Numerous cases have also been filed against people connected to Hasina, her party, or her government; these people include journalists, judges, former ministers, and even a well-known cricket player. They have experienced assaults, detained from departing the nation, and incarcerated. Rights organizations have denounced these one-time fees as well.
Zillur Rahman, executive director of the Centre for Governance Studies, a Dhaka-based think tank, stated that the majority of the cases are politically motivated and have weak legal foundations.
According to Rahman, there are worries that “the system that Hasina perpetuated is still alive, just the victims have changed” as a result of this type of “vigilante justice”.
How about the pupils?
Hasina was driven out of office by students, and a week later they were controlling traffic in Dhaka, the country’s metropolis.
Since then, a number of educational institutions have reopened, notably Dhaka University, which served as the focal point of the anti-Hasina demonstrations. However, things haven’t returned to normal yet.
Numerous leaders of academic institutions have been compelled to step down, and in certain instances, despite the official start of courses, fewer students are showing up.
Nonetheless, a lot of students are still positive that the temporary administration will actually effect meaningful change.
Dhaka University student Sneha Akter thinks the first step is to remove the people who were in control before.
“By replacing them, we are correcting past mistakes,” she said. “Changes to the entire nation cannot be made in a single month. We must provide the administration some leeway.”
Hafizur Rahman, a fellow student at Dhaka University, stated that some people believe the Yunus-led interim administration ought to stay in place until significant reforms are implemented, “whether that takes three months, three years, or even six years”.
What comes next?
One gets the impression that things are gradually getting back to normal in Dhaka, where the streets are no longer a conflict zone for students and security personnel. The nationwide curfew with a shoot-on-sight order has been lifted, and internet is back up.
There is hope for a new chapter now that the violence has subsided significantly.

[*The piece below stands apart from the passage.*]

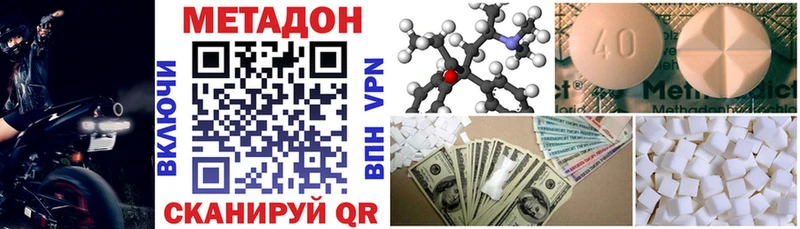 МЕТАДОН VHQ  купить наркотик  Выкса 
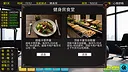 毕业生活模拟器 Graduation Life Simulator Screenshot 6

The police, who went on strike due to concerns about their personal safety, are back at work, and stores, banks, hotels, and restaurants are open.
Still, they have a low morale. Since their crackdown on the students still lingers in the thoughts of many Bangladeshis, officers are less noticeable on the streets and appear reluctant to deal with disruptions.

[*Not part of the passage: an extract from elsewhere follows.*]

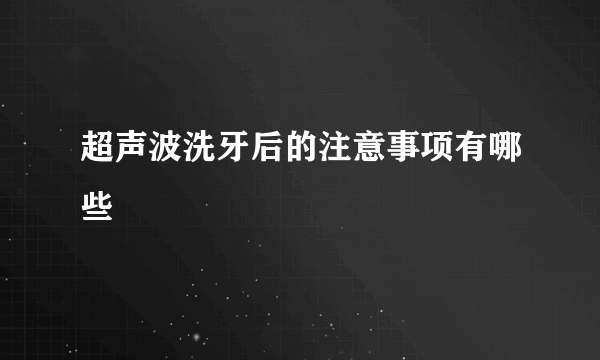 超声波洗牙后的注意事项有哪些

During the rebellion, dozens of police officers lost their lives and their stations were robbed and set on fire.
Restoring the economy will also be difficult because of the weeks-long shutdown that occurred during the revolt, which caused food and commodity prices to skyrocket.
The most important query is: When will the next elections take place?
According to some observers, the interim administration should concentrate on fostering agreement among political parties regarding reforms and set the date for the polls, as it is not authorized to implement significant changes.
Thus yet, Hasina’s Awami League has not received much attention.
Though Michael Kugelman, director of the Wilson Center’s South Asia Institute, points out that support from the youth of the country may not last forever, Yunus is counting on it.
“If security continues to be a problem and economic relief is slow to come … young people could grow impatient and anxious,” Kugelman added.
The Bangladesh Nationalist Party (BNP), Hasina’s main rival, has been pressuring for early elections because it believes it has the best chance of winning the polls.
“That raises an unsettling question: What happens if the BNP, which has no formal role in the interim government, doesn’t get the elections it wants to see soon?” stated Kugelman. “Will it cause a stir? Will it lead to discontent?”
“That could pose new risks to law and order and deepen political uncertainty and volatility,” he said.